Most of us are fluent in the language of property – unlike some of the more complex realms of the stock market – which serves as a useful starting point. So, if you want to take your knowledge of property and tap into the power of the market to make money, how do you get involved?

Take it seriously

This isn’t Monopoly any more, this is real life. Ill judged and poorly informed judgements, as ‘How To Be A Property Developer’ host Gary McCausland points out, could leave you in financial trouble. Plan properly, do your research and stick to your budget to succeed. Treat this like a business, whether this is a sideline or something you’d want to do full time. Have a proper budget in mind, set yourself financial targets and set up an account to handle your property transactions. Without rigour, you won’t thrive.

Learn from the masters

Have a look at how the experts make money in this field. Take a company like First Urban

It snaps up land and property across the country, improving it through investment to help it rise in value. On a smaller scale, that’s the way forward for you. You need to spot property that can attract a strong rental income, for example, or one that could shoot up in value with a little work. You might not be able to match the big companies, but you can learn a lot from understanding how they work.

Use the tools available to you

Property buyers have never been so informed. These days a quick postcode search on Zoopla can bring up information on the estimated price and sales history of every house within it. This is crucial in helping you to spot undervalued properties that have great growth potential, or work out the potential of renovation projects and it’s free and easy to use.

Pick the right location

Location matters a lot when it comes to property. Even an average home can get a boost in value from being close to a high performing state school or by being well connected to local infrastructure, for example. University cities or towns – which have a strong rental demand – can provide a high yield for investors. Look out for forthcoming improvements in transport or leisure facilities, which can boost the appeal of a whole area. Many factors beyond the quality of the home itself come together to influence its suitability as an investment.

Buy to let or buy to sell?

You can either buy up properties to rent out or look to renovate them and sell them on for a profit. Or, of course, you can do both. This probably depends on the individual property and the rental yield you can expect. Before you buy any property, make sure you know how to use it best to maximise your money.

Start small and build up your portfolio

It’s advisable to start off slowly and build up your portfolio over time to avoid over-exposing yourself financially.

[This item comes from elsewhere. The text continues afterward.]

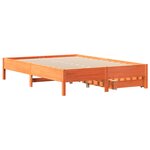 vidaXL Cadre de lit sans matelas cire marron 140x190cm bois pin massif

Over time you’ll get a good feel for what does and doesn’t make a good bricks and mortar investment. You might even wish to team up with others to make a more formal ‘business’ of your property empire. Have a medium-to-long-term goal in mind as fluctuations in the market might well mean you have to cling on to a property before cashing in.

Be aware of the costs

You need to know about the extra costs involved in the purchase, management and sale of a property. Estate agents will typically take about ten per cent of your rental income to manage a property on your behalf, yet this might well be well worth it to save you any hassle on a day-to-day basis. Remember, too, that Stamp Duty has now risen, with those buying second homes paying three per cent more from April 1. Money made from selling such properties is liable to Capital Gains Tax at 28% - having been exempt from a recent Government tax cut – and the ability to offset mortgage interest payments against your tax bill are to be phased out. These measures shouldn’t put you off, but you need to factor them in so you don’t face any nasty surprises.

So, there you go. You might not be sticking up a hotel in Park Lane any time soon, but you’ll be making more than mere Monopoly money if you can heed this advice.